Exercise description: Return the entries exactly as they appear.

*** Information provided ***

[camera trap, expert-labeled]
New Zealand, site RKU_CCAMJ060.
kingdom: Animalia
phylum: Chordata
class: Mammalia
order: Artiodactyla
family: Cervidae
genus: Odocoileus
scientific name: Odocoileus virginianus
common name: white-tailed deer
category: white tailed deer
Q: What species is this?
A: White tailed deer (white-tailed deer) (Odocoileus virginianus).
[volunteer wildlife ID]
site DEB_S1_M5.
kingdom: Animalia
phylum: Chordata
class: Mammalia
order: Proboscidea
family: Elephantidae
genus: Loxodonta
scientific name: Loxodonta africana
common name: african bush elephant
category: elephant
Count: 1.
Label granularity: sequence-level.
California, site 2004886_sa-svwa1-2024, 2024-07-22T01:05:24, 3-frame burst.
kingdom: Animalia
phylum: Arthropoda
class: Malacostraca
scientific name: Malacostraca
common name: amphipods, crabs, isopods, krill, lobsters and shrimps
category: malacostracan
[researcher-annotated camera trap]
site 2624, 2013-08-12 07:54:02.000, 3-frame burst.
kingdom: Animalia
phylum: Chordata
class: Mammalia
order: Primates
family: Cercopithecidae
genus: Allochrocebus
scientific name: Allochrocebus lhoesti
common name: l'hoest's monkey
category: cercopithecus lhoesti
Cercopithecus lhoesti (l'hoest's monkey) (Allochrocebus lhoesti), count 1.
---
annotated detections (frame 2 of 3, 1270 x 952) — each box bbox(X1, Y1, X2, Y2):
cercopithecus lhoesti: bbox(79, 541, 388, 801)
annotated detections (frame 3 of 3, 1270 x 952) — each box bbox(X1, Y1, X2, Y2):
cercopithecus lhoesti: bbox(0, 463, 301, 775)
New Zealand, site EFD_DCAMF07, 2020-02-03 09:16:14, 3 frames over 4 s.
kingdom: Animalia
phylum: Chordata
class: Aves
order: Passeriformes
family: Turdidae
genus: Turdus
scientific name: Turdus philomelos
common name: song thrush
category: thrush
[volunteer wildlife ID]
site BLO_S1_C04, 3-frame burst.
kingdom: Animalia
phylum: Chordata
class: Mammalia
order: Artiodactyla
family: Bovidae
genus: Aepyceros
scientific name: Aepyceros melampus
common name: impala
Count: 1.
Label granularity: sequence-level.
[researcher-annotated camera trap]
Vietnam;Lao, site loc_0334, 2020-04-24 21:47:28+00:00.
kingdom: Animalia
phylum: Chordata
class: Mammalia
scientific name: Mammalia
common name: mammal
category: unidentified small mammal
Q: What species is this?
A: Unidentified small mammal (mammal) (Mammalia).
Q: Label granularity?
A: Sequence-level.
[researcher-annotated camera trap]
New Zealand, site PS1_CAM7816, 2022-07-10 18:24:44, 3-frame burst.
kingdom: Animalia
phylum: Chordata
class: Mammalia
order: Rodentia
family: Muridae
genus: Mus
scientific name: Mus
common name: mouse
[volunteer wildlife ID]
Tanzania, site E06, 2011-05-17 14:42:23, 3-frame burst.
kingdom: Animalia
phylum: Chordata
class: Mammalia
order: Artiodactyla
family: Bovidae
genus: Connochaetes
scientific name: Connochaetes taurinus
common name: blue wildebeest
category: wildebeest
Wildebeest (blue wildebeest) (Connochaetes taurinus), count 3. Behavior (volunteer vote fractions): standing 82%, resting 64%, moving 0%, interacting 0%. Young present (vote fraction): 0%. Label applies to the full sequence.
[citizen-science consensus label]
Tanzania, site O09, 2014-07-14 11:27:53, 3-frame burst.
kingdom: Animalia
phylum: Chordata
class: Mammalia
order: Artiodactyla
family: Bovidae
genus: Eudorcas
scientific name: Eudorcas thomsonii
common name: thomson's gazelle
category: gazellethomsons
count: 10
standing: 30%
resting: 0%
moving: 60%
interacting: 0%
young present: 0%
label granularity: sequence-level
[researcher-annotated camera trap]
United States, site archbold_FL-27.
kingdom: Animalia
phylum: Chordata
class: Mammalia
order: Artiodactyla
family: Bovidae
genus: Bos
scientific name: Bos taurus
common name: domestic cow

*** End of Information provided ***

Solution to the exercise:
[camera trap, expert-labeled]
New Zealand, site RKU_CCAMJ060.
kingdom: Animalia
phylum: Chordata
class: Mammalia
order: Artiodactyla
family: Cervidae
genus: Odocoileus
scientific name: Odocoileus virginianus
common name: white-tailed deer
category: white tailed deer
Q: What species is this?
A: White tailed deer (white-tailed deer) (Odocoileus virginianus).
[volunteer wildlife ID]
site DEB_S1_M5.
kingdom: Animalia
phylum: Chordata
class: Mammalia
order: Proboscidea
family: Elephantidae
genus: Loxodonta
scientific name: Loxodonta africana
common name: african bush elephant
category: elephant
Count: 1.
Label granularity: sequence-level.
California, site 2004886_sa-svwa1-2024, 2024-07-22T01:05:24, 3-frame burst.
kingdom: Animalia
phylum: Arthropoda
class: Malacostraca
scientific name: Malacostraca
common name: amphipods, crabs, isopods, krill, lobsters and shrimps
category: malacostracan
[researcher-annotated camera trap]
site 2624, 2013-08-12 07:54:02.000, 3-frame burst.
kingdom: Animalia
phylum: Chordata
class: Mammalia
order: Primates
family: Cercopithecidae
genus: Allochrocebus
scientific name: Allochrocebus lhoesti
common name: l'hoest's monkey
category: cercopithecus lhoesti
Cercopithecus lhoesti (l'hoest's monkey) (Allochrocebus lhoesti), count 1.
---
annotated detections (frame 2 of 3, 1270 x 952) — each box bbox(X1, Y1, X2, Y2):
cercopithecus lhoesti: bbox(79, 541, 388, 801)
annotated detections (frame 3 of 3, 1270 x 952) — each box bbox(X1, Y1, X2, Y2):
cercopithecus lhoesti: bbox(0, 463, 301, 775)
New Zealand, site EFD_DCAMF07, 2020-02-03 09:16:14, 3 frames over 4 s.
kingdom: Animalia
phylum: Chordata
class: Aves
order: Passeriformes
family: Turdidae
genus: Turdus
scientific name: Turdus philomelos
common name: song thrush
category: thrush
[volunteer wildlife ID]
site BLO_S1_C04, 3-frame burst.
kingdom: Animalia
phylum: Chordata
class: Mammalia
order: Artiodactyla
family: Bovidae
genus: Aepyceros
scientific name: Aepyceros melampus
common name: impala
Count: 1.
Label granularity: sequence-level.
[researcher-annotated camera trap]
Vietnam;Lao, site loc_0334, 2020-04-24 21:47:28+00:00.
kingdom: Animalia
phylum: Chordata
class: Mammalia
scientific name: Mammalia
common name: mammal
category: unidentified small mammal
Q: What species is this?
A: Unidentified small mammal (mammal) (Mammalia).
Q: Label granularity?
A: Sequence-level.
[researcher-annotated camera trap]
New Zealand, site PS1_CAM7816, 2022-07-10 18:24:44, 3-frame burst.
kingdom: Animalia
phylum: Chordata
class: Mammalia
order: Rodentia
family: Muridae
genus: Mus
scientific name: Mus
common name: mouse
[volunteer wildlife ID]
Tanzania, site E06, 2011-05-17 14:42:23, 3-frame burst.
kingdom: Animalia
phylum: Chordata
class: Mammalia
order: Artiodactyla
family: Bovidae
genus: Connochaetes
scientific name: Connochaetes taurinus
common name: blue wildebeest
category: wildebeest
Wildebeest (blue wildebeest) (Connochaetes taurinus), count 3. Behavior (volunteer vote fractions): standing 82%, resting 64%, moving 0%, interacting 0%. Young present (vote fraction): 0%. Label applies to the full sequence.
[citizen-science consensus label]
Tanzania, site O09, 2014-07-14 11:27:53, 3-frame burst.
kingdom: Animalia
phylum: Chordata
class: Mammalia
order: Artiodactyla
family: Bovidae
genus: Eudorcas
scientific name: Eudorcas thomsonii
common name: thomson's gazelle
category: gazellethomsons
count: 10
standing: 30%
resting: 0%
moving: 60%
interacting: 0%
young present: 0%
label granularity: sequence-level
[researcher-annotated camera trap]
United States, site archbold_FL-27.
kingdom: Animalia
phylum: Chordata
class: Mammalia
order: Artiodactyla
family: Bovidae
genus: Bos
scientific name: Bos taurus
common name: domestic cow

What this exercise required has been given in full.